### Data section
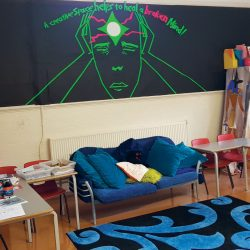 """The room known as the Engine Room, containing a blue comfy sofa and rug, colouring things, and a board saying """"a creative space helps to heal a broken mind"""""""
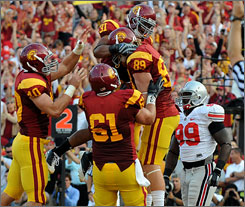 Southern California celebrates a touchdown against Ohio State during their victory in Los Angeles last year.
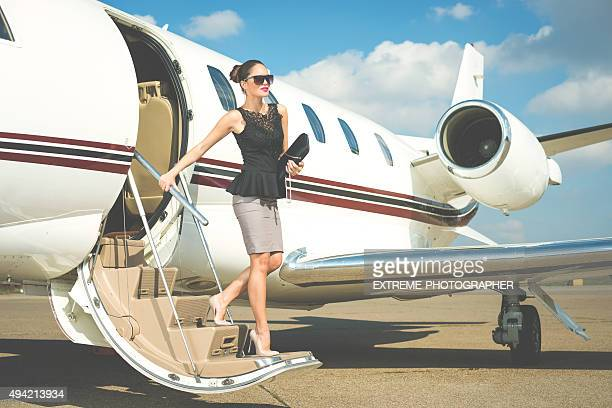 Young businesswoman exiting private aeroplane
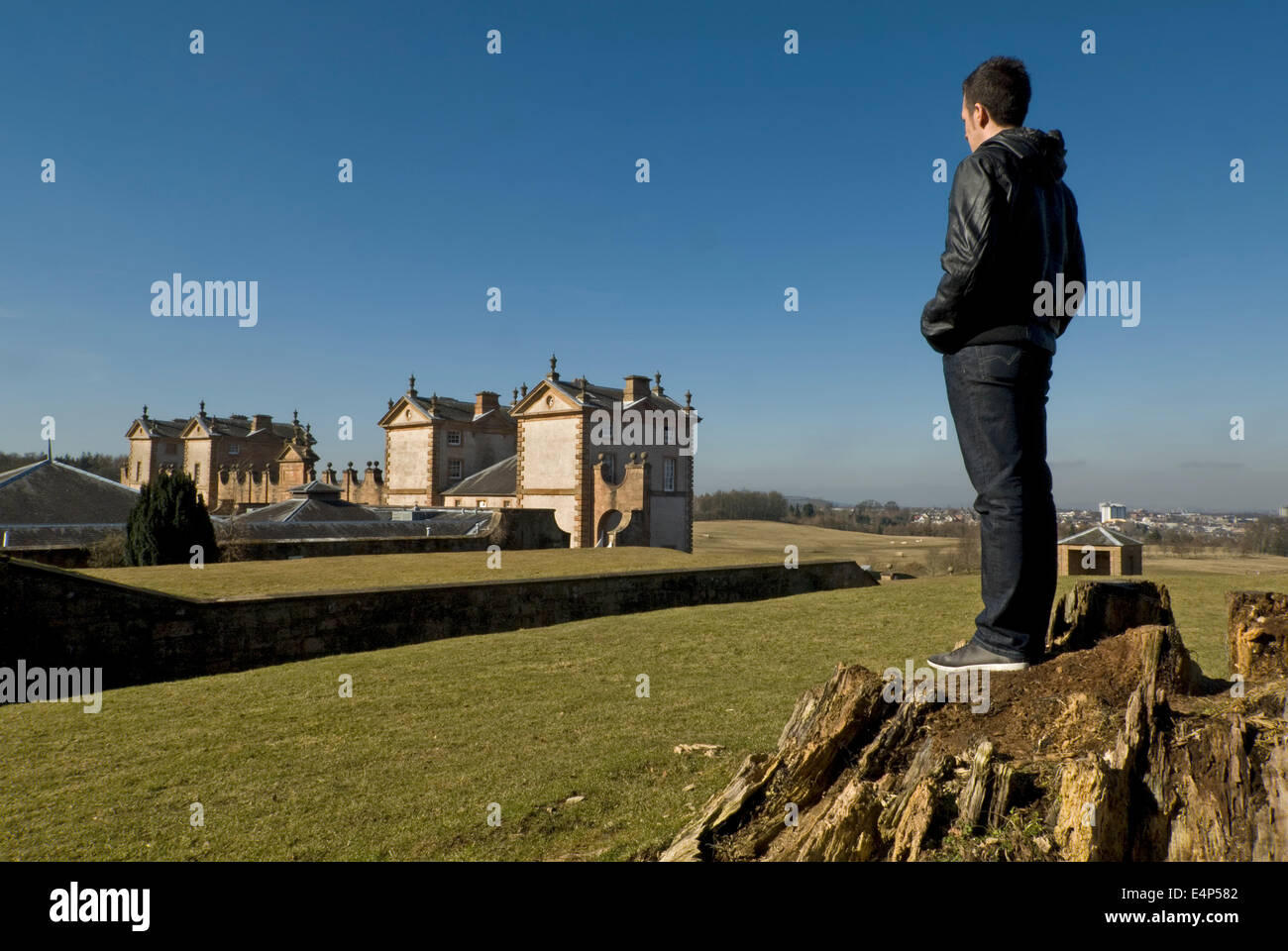 You man surveys the scene looking out over Chatelherault Country Park. - Stock Image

### What you will do
Please give back every line above exactly as it stands, without pictures.

### Solution to this task
 """The room known as the Engine Room, containing a blue comfy sofa and rug, colouring things, and a board saying """"a creative space helps to heal a broken mind"""""""
 Southern California celebrates a touchdown against Ohio State during their victory in Los Angeles last year.
 Young businesswoman exiting private aeroplane
 You man surveys the scene looking out over Chatelherault Country Park. - Stock Image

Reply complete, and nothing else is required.